Bobby
Author: Andrew Withers, January 14th, 2010
Don’t take this the wrong way, but I actually settled down to watch BBC Parliament yesterday. It was the Finance Select Committee asking questions of Eric Daniels the CEO of the Lloyds Banking Group. With a cup of black coffee and a sandwich, I listened with opened mouthed incredulity at what was being said.Source: www.economicvoice.com
Now Mr Daniels I have to say deserves his job. Not for his business acumen (that is in severe doubt) but for a sphinx like demeanour and general coolness under fire that was quite impressive.
However let’s get down to brass tacks. HBOS was a basket case when the Treasury approached Lloyds, which was in relatively fine fettle. It was clear from the questioning from a Labour MP, whose name currently escapes me, that the Government and Treasury had got to the stage were HBOS was getting to the point where a decision had to be made not to accept any further business. That would have precipitated another catastrophic run like Northern Rock.
Daniels was constantly pressed on whether he was told this information directly by the Treasury. He did not give a straight answer. He repeated a mantra that ‘he was made aware of the serious nature of the situation’. Being a simple sort of lad, this seemed to me to require an answer- yes or no. The Treasury appears not to have passed this information on and Daniels did not ask the question.
We appear to have two sides not applying the KISS principle (Keep It Simple Stupid), everybody being too busy being very clever and urbane whilst playing with other peoples’ money. The Treasury with ours, Daniels with Lloyds shareholders.
Then came the point of due diligence. Despite there being ‘a serious situation’, this is where HBOS was about to close is doors to new business (bankrupt) Daniels and his team did ‘ the appropriate amount’ of due diligence (prior legal briefing) this was admitted as being around 25%-50% of what was required in the ‘time allowed’. Lloyds then ‘valued’ the shares of HBOS at £2.38 a share and Daniels admitted in making this valuation to shareholders. He omitted though to mention the small fact that HBOS was being propped up with a Treasury loan of £25.4 bn.
The Banking Act 2009 made it possible for the Treasury and Bank of England to keep secret funding assistance in cases where financial stability may be put at risk – introduced in the wake of the run on Northern Rock.
As I said I am a very simple sort of person.

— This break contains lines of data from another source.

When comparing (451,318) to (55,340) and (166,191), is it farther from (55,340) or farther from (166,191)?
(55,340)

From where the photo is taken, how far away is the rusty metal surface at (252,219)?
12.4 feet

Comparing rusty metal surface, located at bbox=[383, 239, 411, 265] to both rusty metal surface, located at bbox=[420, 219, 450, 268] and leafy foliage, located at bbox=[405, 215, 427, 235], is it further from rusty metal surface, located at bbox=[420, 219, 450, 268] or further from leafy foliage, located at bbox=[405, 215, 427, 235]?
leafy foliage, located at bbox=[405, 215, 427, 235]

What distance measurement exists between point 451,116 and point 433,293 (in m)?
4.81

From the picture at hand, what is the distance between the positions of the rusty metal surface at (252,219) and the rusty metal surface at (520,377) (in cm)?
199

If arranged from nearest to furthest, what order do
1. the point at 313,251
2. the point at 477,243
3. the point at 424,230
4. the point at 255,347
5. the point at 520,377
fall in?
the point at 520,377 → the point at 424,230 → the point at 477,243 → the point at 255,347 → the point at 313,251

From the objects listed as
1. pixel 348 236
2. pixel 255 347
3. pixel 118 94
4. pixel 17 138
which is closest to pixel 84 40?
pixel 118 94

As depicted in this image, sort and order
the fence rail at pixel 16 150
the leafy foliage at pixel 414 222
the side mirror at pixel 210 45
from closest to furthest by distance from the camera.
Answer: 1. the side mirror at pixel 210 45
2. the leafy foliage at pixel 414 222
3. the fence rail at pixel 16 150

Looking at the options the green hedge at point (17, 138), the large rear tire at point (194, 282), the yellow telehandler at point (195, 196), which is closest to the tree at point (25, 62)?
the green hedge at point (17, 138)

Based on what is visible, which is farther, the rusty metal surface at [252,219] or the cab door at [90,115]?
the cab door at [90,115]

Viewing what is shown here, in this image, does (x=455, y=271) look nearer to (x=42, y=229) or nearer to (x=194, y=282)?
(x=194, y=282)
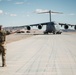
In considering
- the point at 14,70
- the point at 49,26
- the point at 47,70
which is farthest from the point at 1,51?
the point at 49,26

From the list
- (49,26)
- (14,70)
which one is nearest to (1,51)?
(14,70)

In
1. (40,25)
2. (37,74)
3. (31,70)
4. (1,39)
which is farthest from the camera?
(40,25)

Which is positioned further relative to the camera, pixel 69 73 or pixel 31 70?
pixel 31 70

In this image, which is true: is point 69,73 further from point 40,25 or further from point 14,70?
point 40,25

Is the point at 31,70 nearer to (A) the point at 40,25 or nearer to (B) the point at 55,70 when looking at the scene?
(B) the point at 55,70

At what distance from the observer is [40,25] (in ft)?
221

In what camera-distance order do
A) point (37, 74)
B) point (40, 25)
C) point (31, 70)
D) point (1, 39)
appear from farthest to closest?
1. point (40, 25)
2. point (1, 39)
3. point (31, 70)
4. point (37, 74)

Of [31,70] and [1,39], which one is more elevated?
[1,39]

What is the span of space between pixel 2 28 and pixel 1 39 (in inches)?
19.1

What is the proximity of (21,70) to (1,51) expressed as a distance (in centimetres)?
145

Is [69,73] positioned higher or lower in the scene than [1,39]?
lower

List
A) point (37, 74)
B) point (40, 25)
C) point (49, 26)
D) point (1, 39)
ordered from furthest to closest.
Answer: point (40, 25)
point (49, 26)
point (1, 39)
point (37, 74)

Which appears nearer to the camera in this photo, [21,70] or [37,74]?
[37,74]

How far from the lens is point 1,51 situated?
11180 millimetres
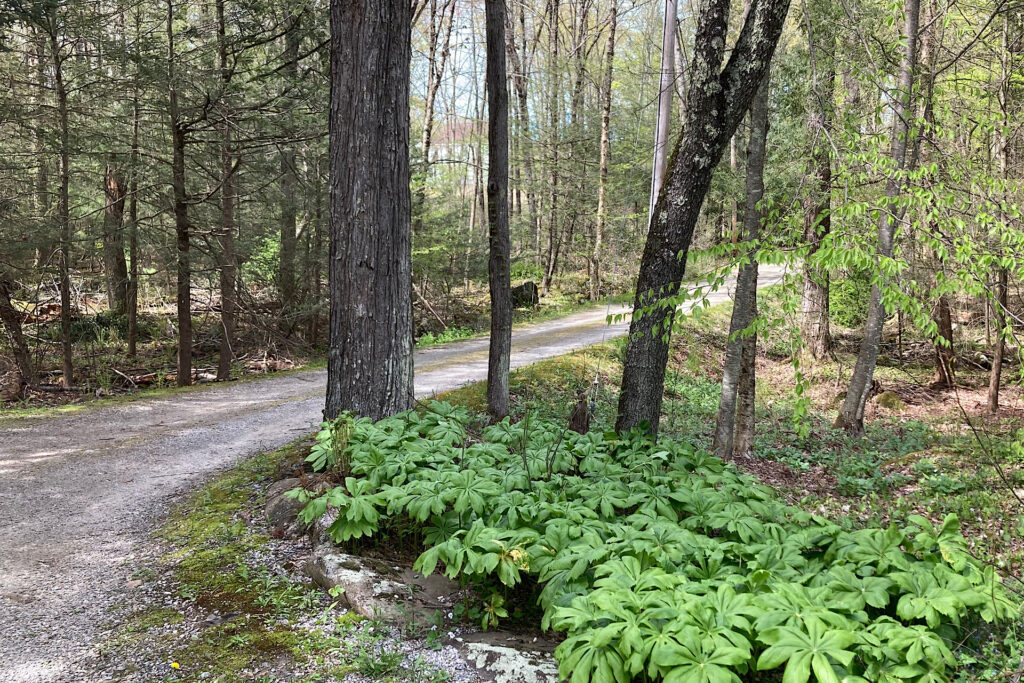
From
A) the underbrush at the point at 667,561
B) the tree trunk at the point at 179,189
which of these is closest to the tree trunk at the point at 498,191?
the underbrush at the point at 667,561

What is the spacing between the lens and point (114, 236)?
952 centimetres

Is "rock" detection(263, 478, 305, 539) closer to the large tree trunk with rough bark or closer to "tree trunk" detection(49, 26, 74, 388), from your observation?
the large tree trunk with rough bark

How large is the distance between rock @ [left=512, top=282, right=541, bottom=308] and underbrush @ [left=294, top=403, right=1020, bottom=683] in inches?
628

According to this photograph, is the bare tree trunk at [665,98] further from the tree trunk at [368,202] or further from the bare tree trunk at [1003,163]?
the bare tree trunk at [1003,163]

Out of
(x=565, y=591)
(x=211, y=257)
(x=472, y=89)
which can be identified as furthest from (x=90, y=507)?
(x=472, y=89)

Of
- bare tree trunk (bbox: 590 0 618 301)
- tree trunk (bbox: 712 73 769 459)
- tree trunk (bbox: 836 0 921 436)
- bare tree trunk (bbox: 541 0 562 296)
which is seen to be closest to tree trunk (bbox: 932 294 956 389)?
tree trunk (bbox: 836 0 921 436)

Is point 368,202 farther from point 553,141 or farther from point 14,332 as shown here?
point 553,141

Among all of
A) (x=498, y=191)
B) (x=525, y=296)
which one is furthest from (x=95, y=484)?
(x=525, y=296)

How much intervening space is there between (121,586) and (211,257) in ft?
26.3

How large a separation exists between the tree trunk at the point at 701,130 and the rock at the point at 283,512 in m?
2.75

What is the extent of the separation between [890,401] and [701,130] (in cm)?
1040

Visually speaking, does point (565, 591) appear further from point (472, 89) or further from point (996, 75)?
point (472, 89)

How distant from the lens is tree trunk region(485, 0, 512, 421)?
663cm

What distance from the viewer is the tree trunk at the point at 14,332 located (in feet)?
33.1
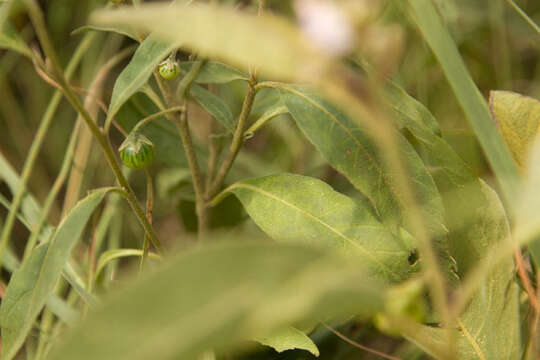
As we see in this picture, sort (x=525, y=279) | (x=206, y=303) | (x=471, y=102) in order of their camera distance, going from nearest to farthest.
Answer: (x=206, y=303), (x=471, y=102), (x=525, y=279)

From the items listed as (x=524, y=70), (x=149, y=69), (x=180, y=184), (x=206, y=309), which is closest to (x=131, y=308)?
(x=206, y=309)

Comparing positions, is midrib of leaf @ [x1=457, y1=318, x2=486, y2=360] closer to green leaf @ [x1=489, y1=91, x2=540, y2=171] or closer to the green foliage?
the green foliage

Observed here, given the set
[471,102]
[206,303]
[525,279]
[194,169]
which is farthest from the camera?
[194,169]

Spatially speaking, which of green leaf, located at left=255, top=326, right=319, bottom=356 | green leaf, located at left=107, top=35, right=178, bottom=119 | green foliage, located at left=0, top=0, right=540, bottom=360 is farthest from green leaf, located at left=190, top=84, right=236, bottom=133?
green leaf, located at left=255, top=326, right=319, bottom=356

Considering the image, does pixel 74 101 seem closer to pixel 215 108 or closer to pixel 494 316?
pixel 215 108

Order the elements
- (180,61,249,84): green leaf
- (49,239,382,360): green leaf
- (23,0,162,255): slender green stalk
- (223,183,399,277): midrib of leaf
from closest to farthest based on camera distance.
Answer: (49,239,382,360): green leaf < (23,0,162,255): slender green stalk < (223,183,399,277): midrib of leaf < (180,61,249,84): green leaf

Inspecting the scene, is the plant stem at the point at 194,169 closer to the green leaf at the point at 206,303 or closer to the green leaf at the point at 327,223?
the green leaf at the point at 327,223

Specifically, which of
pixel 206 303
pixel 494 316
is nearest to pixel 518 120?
pixel 494 316
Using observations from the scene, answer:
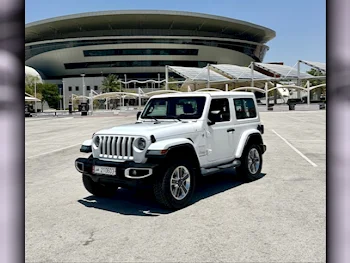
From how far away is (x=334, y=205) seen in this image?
925mm

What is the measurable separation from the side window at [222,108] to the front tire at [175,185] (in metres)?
1.60

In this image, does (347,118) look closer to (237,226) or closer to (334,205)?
(334,205)

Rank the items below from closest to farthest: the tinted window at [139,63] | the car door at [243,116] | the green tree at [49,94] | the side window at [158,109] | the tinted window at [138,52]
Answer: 1. the side window at [158,109]
2. the car door at [243,116]
3. the green tree at [49,94]
4. the tinted window at [138,52]
5. the tinted window at [139,63]

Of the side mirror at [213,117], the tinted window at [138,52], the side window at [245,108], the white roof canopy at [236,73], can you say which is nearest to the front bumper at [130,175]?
the side mirror at [213,117]

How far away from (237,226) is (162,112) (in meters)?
3.20

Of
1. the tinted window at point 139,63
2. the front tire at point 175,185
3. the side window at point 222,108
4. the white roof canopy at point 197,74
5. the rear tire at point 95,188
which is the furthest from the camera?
the tinted window at point 139,63

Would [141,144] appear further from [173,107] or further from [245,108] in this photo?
[245,108]

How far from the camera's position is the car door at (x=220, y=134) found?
6906 mm

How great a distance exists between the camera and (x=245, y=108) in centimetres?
831

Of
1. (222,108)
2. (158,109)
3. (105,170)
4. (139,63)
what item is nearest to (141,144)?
(105,170)

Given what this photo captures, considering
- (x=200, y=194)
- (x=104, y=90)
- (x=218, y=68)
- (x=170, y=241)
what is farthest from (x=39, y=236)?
(x=104, y=90)

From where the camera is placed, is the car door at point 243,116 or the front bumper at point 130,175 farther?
the car door at point 243,116

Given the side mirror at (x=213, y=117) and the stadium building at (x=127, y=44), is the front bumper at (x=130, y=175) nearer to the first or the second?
the side mirror at (x=213, y=117)

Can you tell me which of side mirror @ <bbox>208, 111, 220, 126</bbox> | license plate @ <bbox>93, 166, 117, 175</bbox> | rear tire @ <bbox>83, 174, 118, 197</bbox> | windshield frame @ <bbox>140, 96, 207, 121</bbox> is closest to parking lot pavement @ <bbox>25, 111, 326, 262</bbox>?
rear tire @ <bbox>83, 174, 118, 197</bbox>
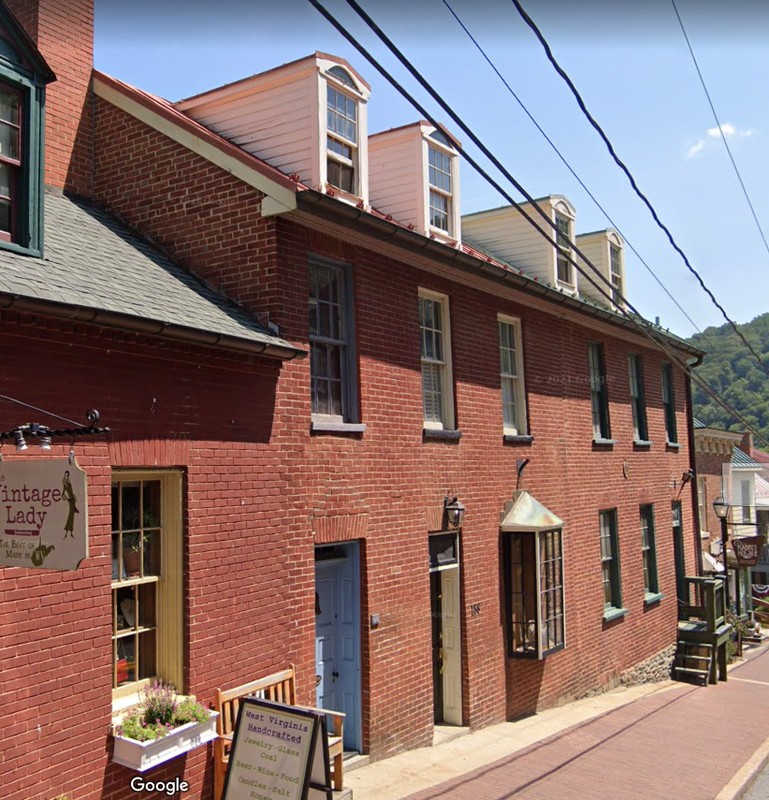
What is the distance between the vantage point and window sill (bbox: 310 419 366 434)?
930cm

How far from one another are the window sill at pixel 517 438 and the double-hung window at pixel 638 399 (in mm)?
5640

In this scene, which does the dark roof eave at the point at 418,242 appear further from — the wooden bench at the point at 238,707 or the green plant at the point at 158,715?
the green plant at the point at 158,715

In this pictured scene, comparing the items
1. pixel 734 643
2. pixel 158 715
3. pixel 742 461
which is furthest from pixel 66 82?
pixel 742 461

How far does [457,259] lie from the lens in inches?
445

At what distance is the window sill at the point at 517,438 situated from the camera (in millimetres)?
12906

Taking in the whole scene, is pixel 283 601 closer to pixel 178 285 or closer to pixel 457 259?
pixel 178 285

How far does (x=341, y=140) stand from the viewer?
10.4 m

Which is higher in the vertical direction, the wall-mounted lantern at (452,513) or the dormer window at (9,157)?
the dormer window at (9,157)

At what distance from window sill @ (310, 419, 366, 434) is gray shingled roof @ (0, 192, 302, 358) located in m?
0.97

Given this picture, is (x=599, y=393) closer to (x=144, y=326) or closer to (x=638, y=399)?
(x=638, y=399)

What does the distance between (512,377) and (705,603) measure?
774 cm

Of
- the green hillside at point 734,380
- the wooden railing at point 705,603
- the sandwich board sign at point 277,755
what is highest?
the green hillside at point 734,380

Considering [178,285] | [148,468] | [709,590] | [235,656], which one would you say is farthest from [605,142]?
[709,590]

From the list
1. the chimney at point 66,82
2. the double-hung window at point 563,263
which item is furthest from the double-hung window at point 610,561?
the chimney at point 66,82
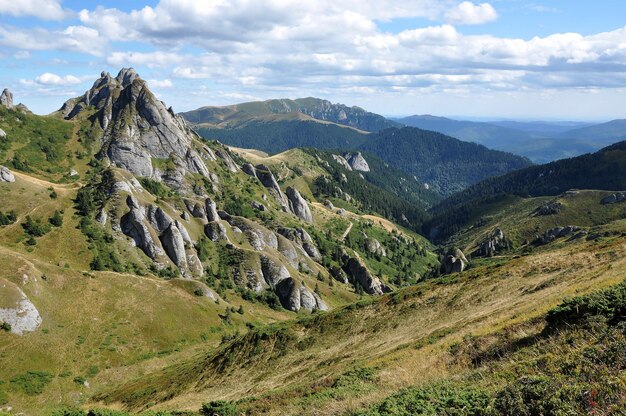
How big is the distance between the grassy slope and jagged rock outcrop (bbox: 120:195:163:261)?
69111 millimetres

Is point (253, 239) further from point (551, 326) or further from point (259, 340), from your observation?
point (551, 326)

It appears to me that HBOS was bust, and Lloyds could have picked up the whole caboodle for £1, as did ING buying Barings after Nick Leeson and the Directors had finished it off.
Who hood-winked who here? Daniels was adamant that nobody from the Treasury had hoodwinked him, and he had not hoodwinked his shareholders.
It is clear what Brown, Darling and the Treasury were getting out of this deal, a get out of jail free card that staved off the collapse of the Labour Government and possibly the end of the Labour Movement. However, what did Daniels hope to get out of this ? That is the question I would have asked. His reputation is tainted, and why he has not been removed by the shareholders is a mystery to me.
Unfortunately Daniels was saved by the inane twitterings of Sally Keeble MP, who asked a sixth form question about why small businesses cannot get loans from Lloyds. Watching her ask a question was like watching teenager who wanted to be taken seriously in a room full of adults.
She must have been asleep when it was being explained that her Government had induced a solvent bank, to take on a bankrupt bank, propped up by a £25.4bn of tax payers’ money at £2.38 a share and that deal had rendered Lloyds insolvent. With us as the taxpayer owning a large chunk of the combined group.
The only thing saved here was the Governments neck. The rest of us have been hood-winked, as have our children and grandchildren who have to pay to sort this out in higher taxes and reduced standard of living.
‘Too big to fail’ is a corrupt way to view ‘protected’ industry such as banking. HBOS should have been placed into administration and broken up into viable smaller regional banks. Each with a remit to indulge in retail and commercial finance. Brown and Darling sought to protect a collapsed monopoly to save face. Hence the chicanery of the Banking Act 2009
This Rotten Parliament has only months to run, it should be consigned to the dustbin of History.